Seperti bidang-bidang lainnya, teknologi pengelolaan sampah seharusnya terus berkembang. Tidak stagnan dengan pola itu-itu saja.
Dulu masyarakat bebas membuang sampah ke selokan, sungai, laut, pinggir-pinggir jalan, dan lapangan tanpa rasa bersalah sedikit pun. Ada juga yang memilih membakar sampahnya.
Tahun demi tahun berlalu. Membuang sampah sembarangan dilarang. Begitu juga membakar sampah, dilarang. Dampak membuang dan membakar sampah ternyata berbahaya. Apalagi sampah yang dibuang atau dibakar semakin banyak.
Kemudian muncul ide tempat sampah komunal.

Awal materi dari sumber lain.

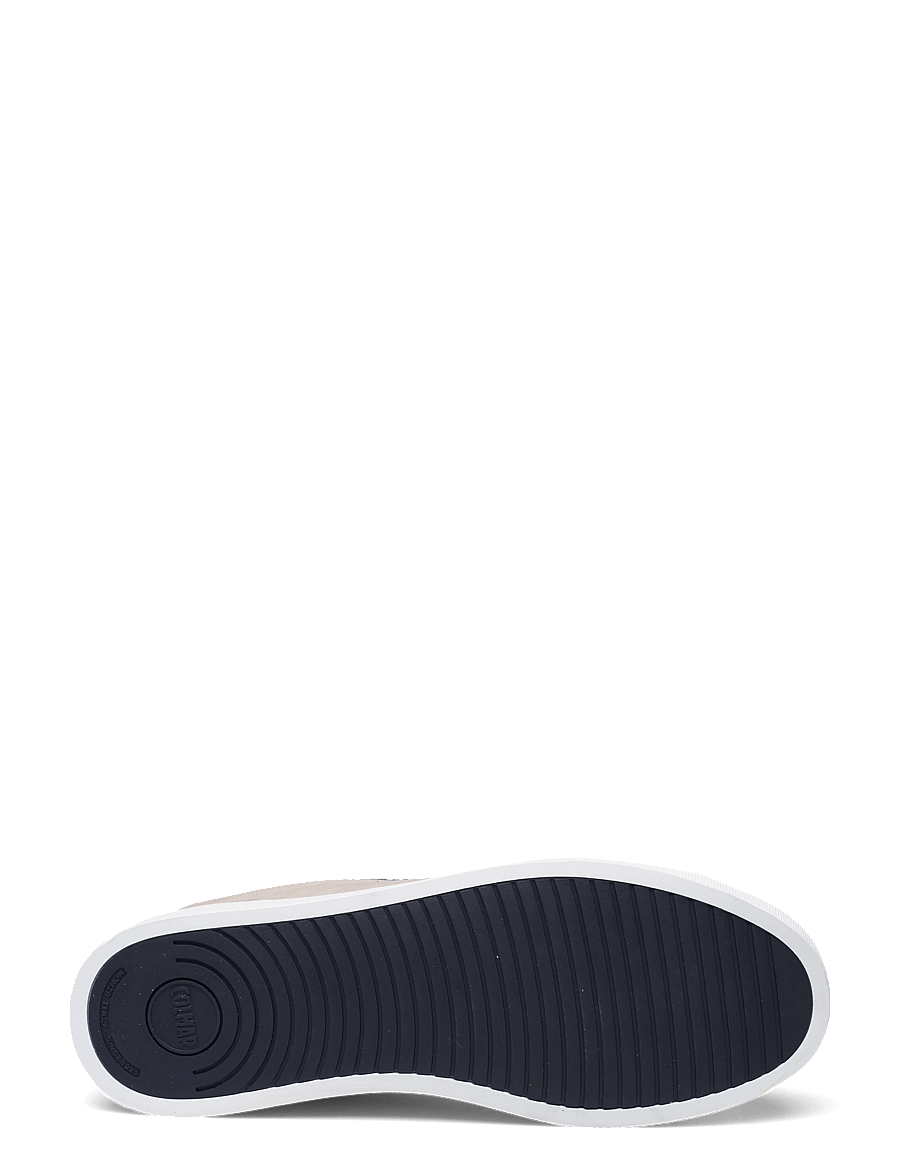 Colmar Shoes - BATES KIND - lt gray-navy - 4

Tempat pembuangan sementara (TPS). Lokasi yang dibuat cukup besar untuk pengumpulan sampah yang selanjutnya akan diangkut petugas sampah dari pemerintah menuju TPA.
Di sejumlah daerah, dibangun tempat-tempat sampah kecil di depan setiap rumah untuk menampung sampah. Ada yang dibuat permanen dan ada juga yang disediakan tempat sampah yang terbuat dari ban bekas.
Sampah bercampur, dikumpulkan lalu diangkut dan dibuang ke TPA.
Waktu terus berjalan. TPA kemudian overload. Umurnya kian pendek karena semua sampah masuk dengan volume yang tidak terbatas.
Meski demikian, di seluruh Indonesia hanya 29 persen sampah masuk TPA. Sisanya masih tercerai-berai.
Dari sini muncul ide pengelolaan sampah di rumah tangga dengan cara pemilahan. Antara sampah organik dengan sampah anorganik. Gerakan ini muncul sekitar 2016. Tujuannya untuk mengurangi volume sampah masuk TPA.
Bersamaan dengan itu dibuat juga program bank sampah dan TPS 3R (recycle, reuse dan reduce). Agar sampah yang terpilah bisa dijadikan sumber daya ekonomi.